Луиза де Руэ: Екатерина Медичи Луиза мужественно выдержила этот взгляд, ведь речь в шатре флорентийки шла о самом настоящем заговоре! Мадемуазель почувствоваал детскую обиду: "Я ей всю свою жизнь верно служу, никогда ее не предавала, помогала борьбе королеве с госпожой де Брезе... И, между прочим, служила лучше всех. Конечно, сейчас я случайно залезла не в свои дела, но, все-таки, мне можно доверять..." Де Руэ молча подала Ее Величество бокал, сконившись в поклоне с безмятежным спокойным лицом. - Да, Ваше Величество, - Луиза с непонимаем посмотрела на королеву, как бы думая, почему Екатерина отдала такой приказ. "Теперь мне нечего делать у Медичи, чем старее она становится, тем все злее.

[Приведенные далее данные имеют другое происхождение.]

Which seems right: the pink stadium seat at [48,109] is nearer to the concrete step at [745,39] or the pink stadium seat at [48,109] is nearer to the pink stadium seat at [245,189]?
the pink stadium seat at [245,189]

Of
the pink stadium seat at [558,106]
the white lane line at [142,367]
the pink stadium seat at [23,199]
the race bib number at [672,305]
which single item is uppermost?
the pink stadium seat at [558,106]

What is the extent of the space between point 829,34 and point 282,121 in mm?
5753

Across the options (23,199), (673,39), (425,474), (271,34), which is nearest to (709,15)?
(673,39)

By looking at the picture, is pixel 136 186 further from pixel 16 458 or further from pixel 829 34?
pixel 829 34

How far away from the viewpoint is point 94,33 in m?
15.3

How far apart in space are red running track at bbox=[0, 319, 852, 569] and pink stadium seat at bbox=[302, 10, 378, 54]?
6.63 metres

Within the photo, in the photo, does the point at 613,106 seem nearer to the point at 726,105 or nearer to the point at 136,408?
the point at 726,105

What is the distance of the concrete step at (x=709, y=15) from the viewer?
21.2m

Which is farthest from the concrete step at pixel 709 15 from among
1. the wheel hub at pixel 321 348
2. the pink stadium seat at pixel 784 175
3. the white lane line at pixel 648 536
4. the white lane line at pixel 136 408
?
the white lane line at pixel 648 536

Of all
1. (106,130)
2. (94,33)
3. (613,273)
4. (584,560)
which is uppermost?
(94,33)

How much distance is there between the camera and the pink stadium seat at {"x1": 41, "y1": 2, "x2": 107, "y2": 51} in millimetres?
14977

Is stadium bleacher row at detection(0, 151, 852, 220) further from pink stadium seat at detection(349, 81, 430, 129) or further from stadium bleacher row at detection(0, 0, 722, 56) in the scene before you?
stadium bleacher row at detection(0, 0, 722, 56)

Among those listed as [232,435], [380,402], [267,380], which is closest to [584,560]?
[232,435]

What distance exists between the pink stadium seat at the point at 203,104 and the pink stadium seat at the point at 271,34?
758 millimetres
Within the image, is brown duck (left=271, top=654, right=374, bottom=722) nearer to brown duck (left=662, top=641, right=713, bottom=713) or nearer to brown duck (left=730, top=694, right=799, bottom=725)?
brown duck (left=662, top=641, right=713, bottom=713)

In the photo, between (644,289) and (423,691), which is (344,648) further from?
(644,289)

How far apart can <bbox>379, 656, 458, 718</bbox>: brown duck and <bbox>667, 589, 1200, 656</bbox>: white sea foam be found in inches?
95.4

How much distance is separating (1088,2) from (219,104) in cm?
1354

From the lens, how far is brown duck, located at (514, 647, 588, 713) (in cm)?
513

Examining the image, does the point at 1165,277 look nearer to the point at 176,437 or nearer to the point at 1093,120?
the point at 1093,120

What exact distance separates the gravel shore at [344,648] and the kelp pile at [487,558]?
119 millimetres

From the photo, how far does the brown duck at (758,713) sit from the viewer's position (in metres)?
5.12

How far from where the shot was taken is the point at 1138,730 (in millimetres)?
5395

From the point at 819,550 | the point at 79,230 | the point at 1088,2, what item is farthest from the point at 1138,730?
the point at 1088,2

Пожалуй, мне нужно перейти в лагерь Наварры. Надо разыскать Шарлотту любой ценой и передать, что ждет Наварру этой ночью. Пусть она решит, что с этим делать."

Альбер де Гонди: Екатерина Медичи, Луиза де Руэ Аккуратно, не привлекая к себе особого внимания, Альбер отогнул полу голубого шатра королевы-матери; убедившись, что фрейлина под подозрением и строгим надзором, отступил обратно на поляну. Рог возвестил начало охоты. Венсенские рвы и казематы заждались своего коронованного гостя. Герцог легко, назло годам, оказался в седле. Кобыла его, Красотка - молодая, белокурая и дерзкая, что, пожалуй, роднило ее с фрейлинами двора - мягко, с места взяла в галоп. Страшное, жестокое по сути своей, распоряжение королевы-матери, начало выполняться, обещая дочери ее скорбь, сыну безбедные годы царствования, а государству видимую стабильность. Все бы так и было, как велим мы сему бытию, но есть силы, располагающие иначе…

Рене де Клермон: Marguerite de Valois Страх, стеснение, смущение... Что именно испытывала в этот момент мадемуазель де Клермон, сложно было сказать. Одно точно, волновалась она как никогда. Кругом было очень много народа, казалось, что все смотрят только на нее. На щеках девушки вспыхнул румянец. Рене подняла перчатку, которую уронила Маргарита Наваррская и протянула её королеве. - Еще нет, Ваше Величество, - слегка улыбнувшись сказала Рене. Я очень благодарна Вам за радушный прием, и что у меня появилась возможность попасть к Вам в свиту. Мадемуазель де Клермон была наслышана о летучем эскадроне и благодарила всевышнего за то, что брат не отправил её к Екатерине Медичи.